On both acoustic and electro-acoustic models, the pickup is what captures the instrument’s vibrations, converting them into the electrical signal that broadcasts through the amp. Small as they may be, a good pickup is an essential factor in getting the most out of your instrument, and upgrading the pickup on your guitar can often breathe new life into an old instrument’s tone, making it an affordable alternative to buying a whole new instrument if your sound isn’t quite where you want it to be. If you want to get a better jazz sound out of your instrument, upgrading to one of the pickups on this list can help to get you there.

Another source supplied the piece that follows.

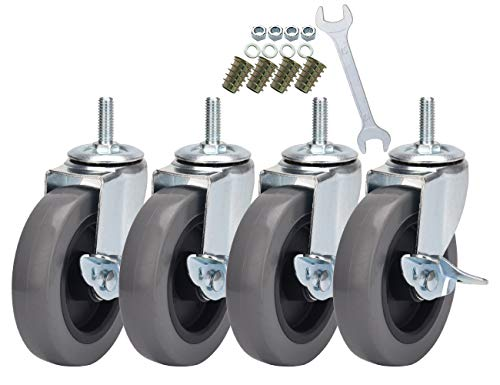 DICASAL Stem Casters with Imperial 3/8-16x25mm Stem Thread Heavy Duty and Highly-Elastic TPR Wheels Mute Castors with Side Brakes Pack of 4 (4 Inch)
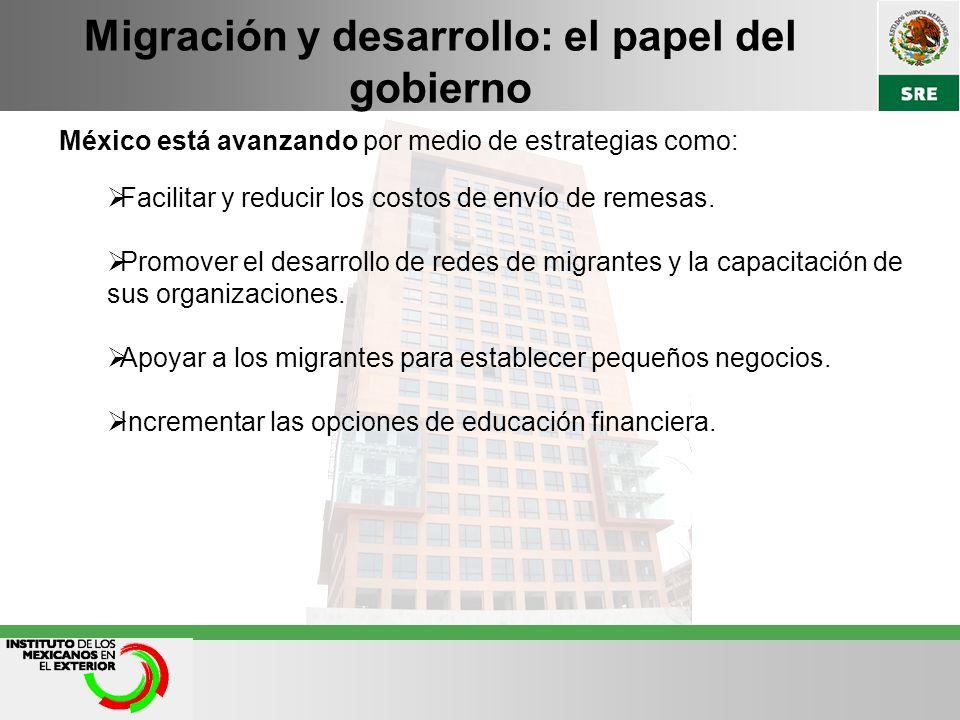 Migración y desarrollo: el papel del gobierno México está avanzando por medio de estrategias como: Facilitar y reducir los costos de envío de remesas.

These are our recommendations for the 4 best jazz pickups on the market:

Gibson Classic 57 Pickups


This classic humbucking pickup is a reproduction of the company’s original and iconic design from the late 1950s. Just like the original, the Classic 57 model (see full specs) is designed to be used in both the neck and bridge positions (as it was on the classic Gibson PAF) though it can be used just on the neck and paired with other pickups at the bridge to modernize the sound. It uses an Alnico magnet for the full, rich tone and humbucker crunch the original pickups were famous for. Using vintage-styled braided wiring with enamel coating and nickel pole pieces, the Classic 57 are also wax potted, limiting the chance of feedback at high volumes. It is among the best jazz guitar pickups period.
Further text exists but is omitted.